Posted by jgreen at 11:29 AM
Publishers Bindings Online, 1815-1930: The Art of Books
In September 2003, The University of Alabama, University Libraries, in partnership with the University of Wisconsin-Madison Libraries, received an IMLS National Leadership grant to create the digital resource, Publishers' Bindings Online, 1815-1930: The Art of Books (PBO).
All academic libraries have within their holdings books bound in 19th century decorative bindings. These materials are significant in their place within the fabric of American history and culture, but efforts to present these bindings in a collection that is representative of the era as a whole and to make them available virtually, via the World Wide Web have been limited.
PBO, a significant digital collection of decorative bindings, along with a comprehensive glossary and guide to the elements of these objects, will strengthen the growing interest in and create broader awareness for this “common” object called the book.
Decorative bindings cover many of the books that people have in their homes today, but their owners are often unaware of their cultural and historical significance.

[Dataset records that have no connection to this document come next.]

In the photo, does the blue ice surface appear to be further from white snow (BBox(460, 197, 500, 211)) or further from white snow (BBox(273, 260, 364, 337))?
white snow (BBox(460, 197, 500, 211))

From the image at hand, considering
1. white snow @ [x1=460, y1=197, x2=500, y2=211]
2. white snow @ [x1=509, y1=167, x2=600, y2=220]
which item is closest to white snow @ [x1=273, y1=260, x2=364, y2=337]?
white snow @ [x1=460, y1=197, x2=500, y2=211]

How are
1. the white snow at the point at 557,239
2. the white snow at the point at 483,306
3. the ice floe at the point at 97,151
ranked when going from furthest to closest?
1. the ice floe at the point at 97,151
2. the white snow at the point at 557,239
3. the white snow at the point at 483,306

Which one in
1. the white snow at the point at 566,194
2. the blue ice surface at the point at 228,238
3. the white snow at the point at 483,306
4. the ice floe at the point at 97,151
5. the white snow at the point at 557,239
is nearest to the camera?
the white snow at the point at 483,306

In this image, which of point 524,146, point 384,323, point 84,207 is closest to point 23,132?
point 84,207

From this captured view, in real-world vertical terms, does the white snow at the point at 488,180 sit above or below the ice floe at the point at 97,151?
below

These bindings reflect not only social and cultural history, but bibliographic history as well.
PBO expands awareness of the book as artifact and of the role decorative bindings play in providing a window into historical, cultural, and industrial period of 1815-1930. This project increases the awareness of the general public about the importance of publishers' bindings as reflections of historical events, art movements, and the evolution of commercial binderies.
The project will also afford students, teachers, binders, and scholars in many different areas the opportunity to study up to 5,000 decorative bindings from two different physical collections in a single, virtual location.
One can look upon this project as developing a model that other repositories can use with their own collections. PBO greatly broadens a relatively unexplored scholarly field. This resource will encourage interested parties to look at their own collections, and to gain an understanding of design movements and trends both within the United States as well as abroad, comparable to Jugendstil in Germany, Art Nouveau in France, Arts and Crafts in England, and Glasgow School in Scotland.
The additional resources and scholarship that are developed through the PBO project will serve a myriad of users.